SUPPLIED INFORMATION section start

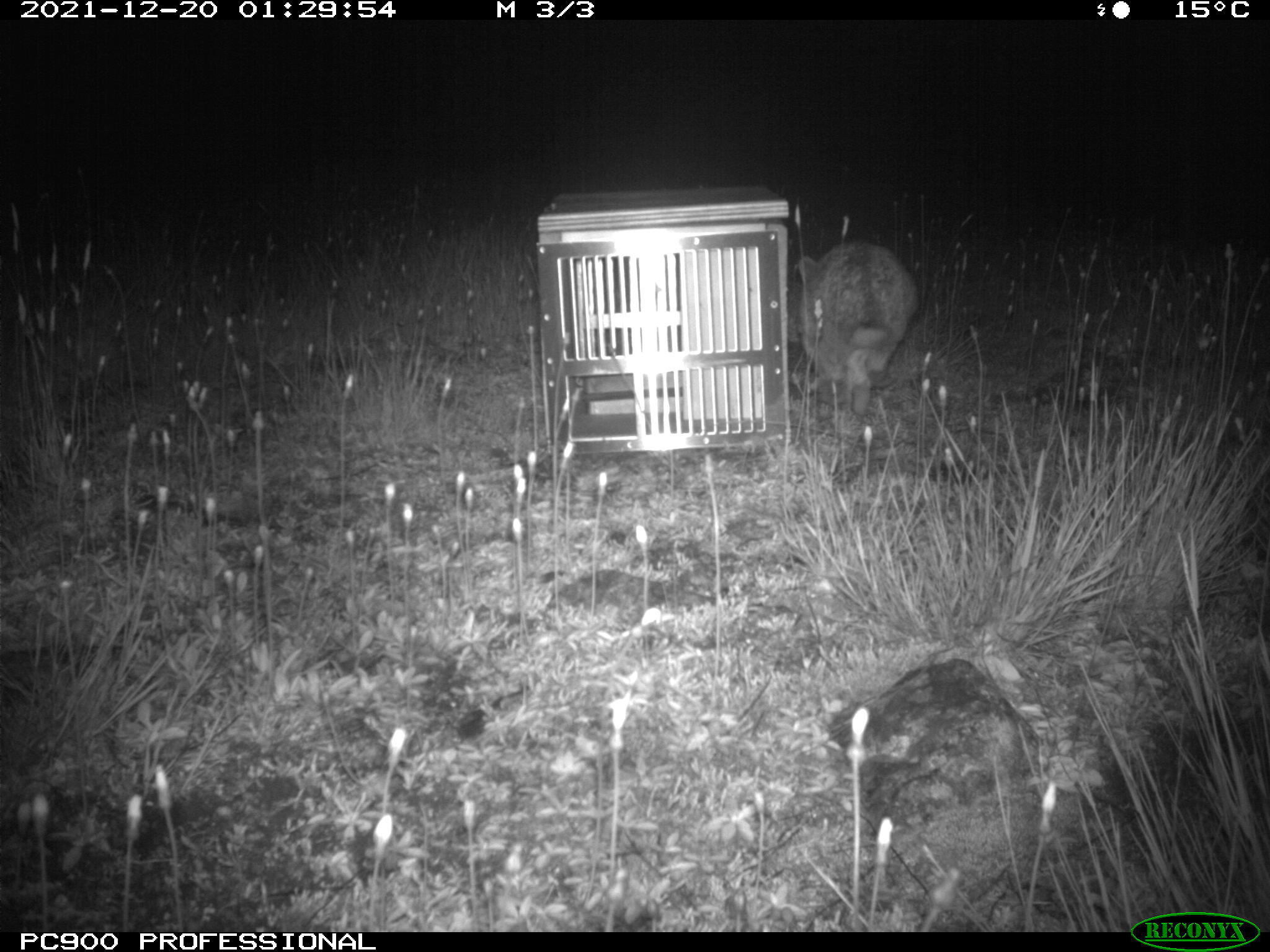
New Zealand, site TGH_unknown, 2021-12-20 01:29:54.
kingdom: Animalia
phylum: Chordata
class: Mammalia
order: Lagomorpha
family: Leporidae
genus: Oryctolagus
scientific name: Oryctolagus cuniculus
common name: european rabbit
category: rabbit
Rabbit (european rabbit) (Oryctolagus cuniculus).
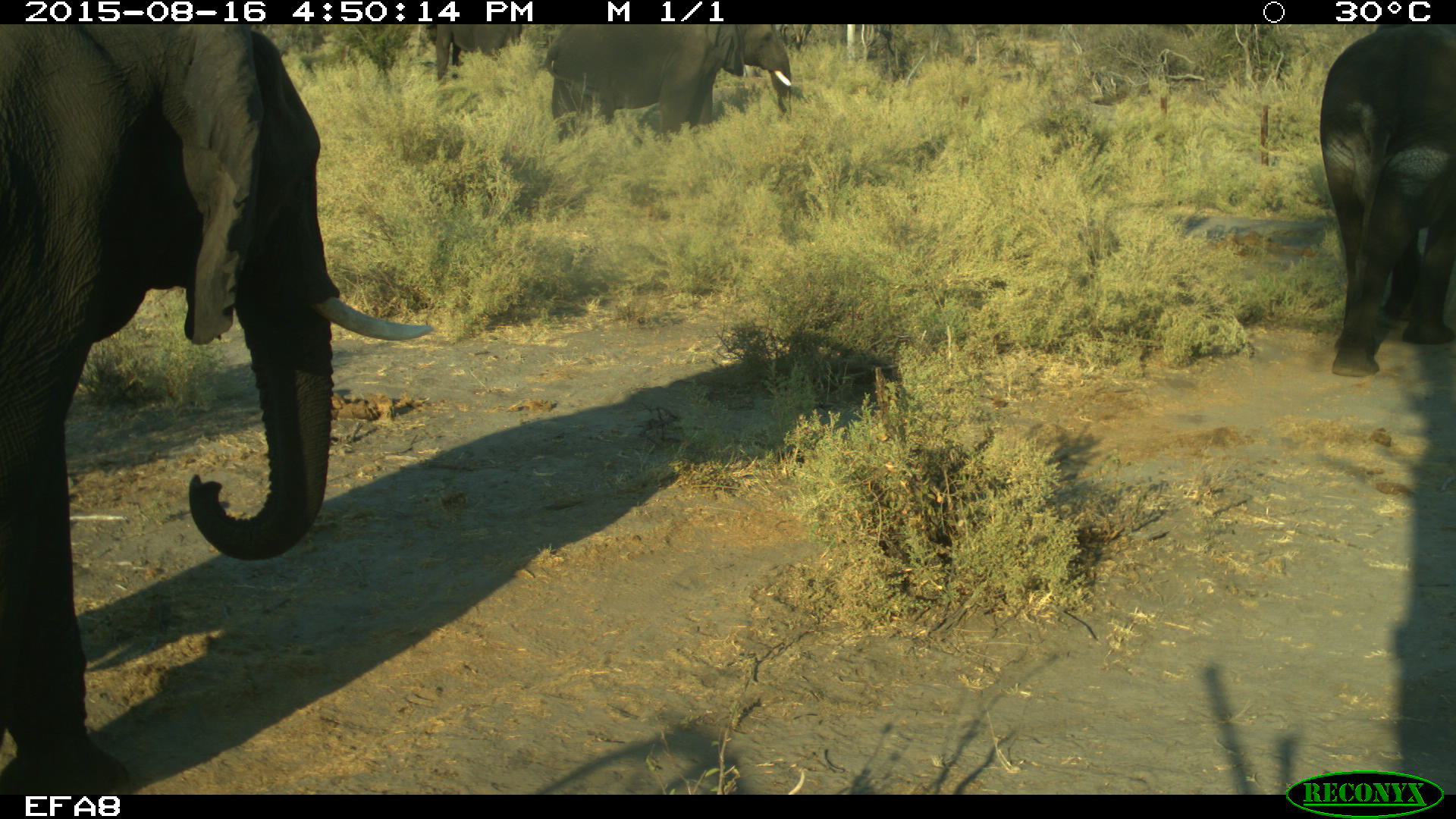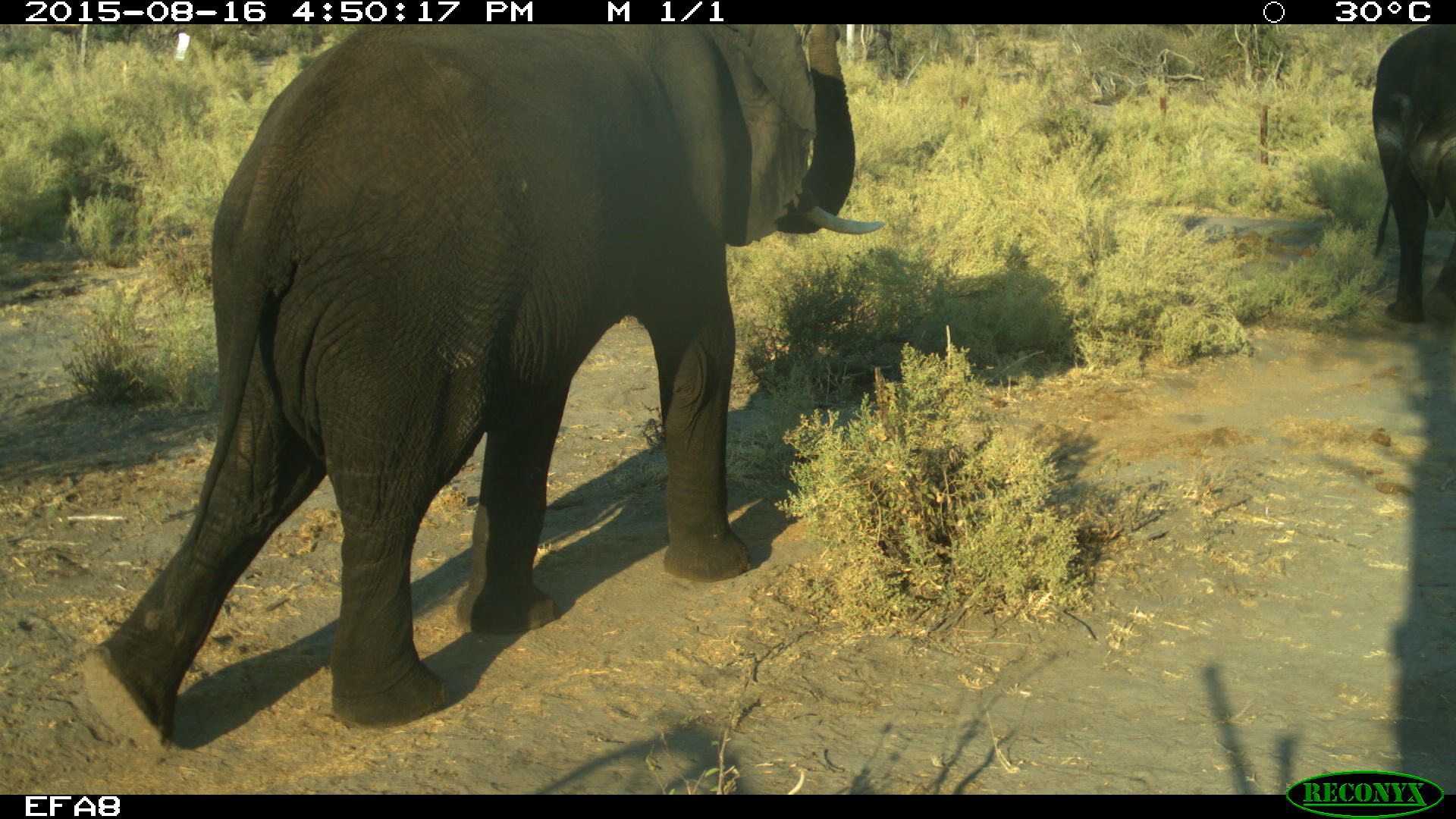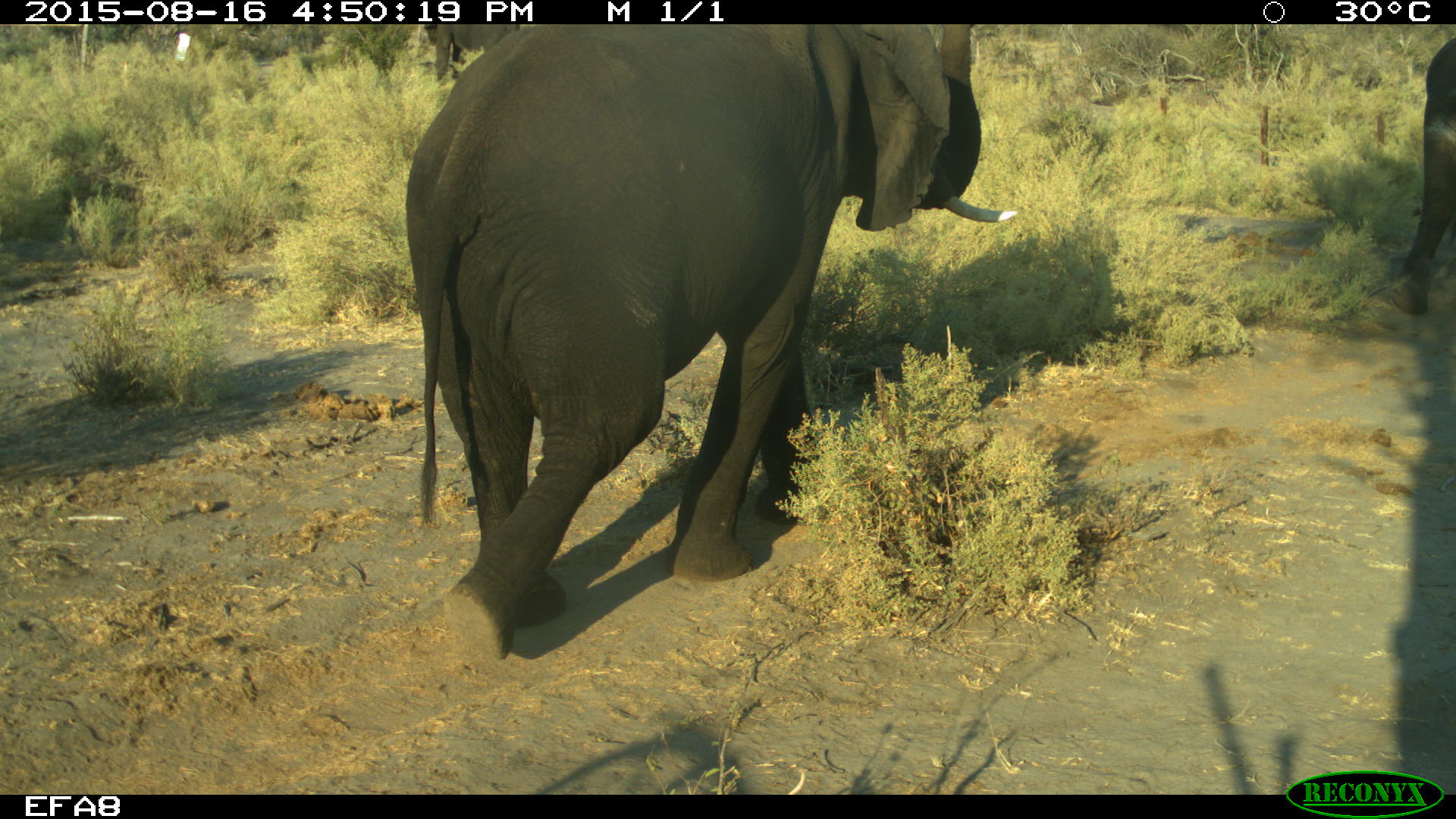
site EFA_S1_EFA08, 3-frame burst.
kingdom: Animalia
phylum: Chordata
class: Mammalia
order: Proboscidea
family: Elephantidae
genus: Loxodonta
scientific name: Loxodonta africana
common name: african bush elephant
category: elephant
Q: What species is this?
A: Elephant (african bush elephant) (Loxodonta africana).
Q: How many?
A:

SUPPLIED INFORMATION section end

= YOUR OBJECTIVE =
Transcribe exactly, and only, the lines from the one containing "family: Leporidae" through the last line of the records above, both included; leave out the pictures.

= RESPONSE BOX =
family: Leporidae
genus: Oryctolagus
scientific name: Oryctolagus cuniculus
common name: european rabbit
category: rabbit
Rabbit (european rabbit) (Oryctolagus cuniculus).
site EFA_S1_EFA08, 3-frame burst.
kingdom: Animalia
phylum: Chordata
class: Mammalia
order: Proboscidea
family: Elephantidae
genus: Loxodonta
scientific name: Loxodonta africana
common name: african bush elephant
category: elephant
Q: What species is this?
A: Elephant (african bush elephant) (Loxodonta africana).
Q: How many?
A:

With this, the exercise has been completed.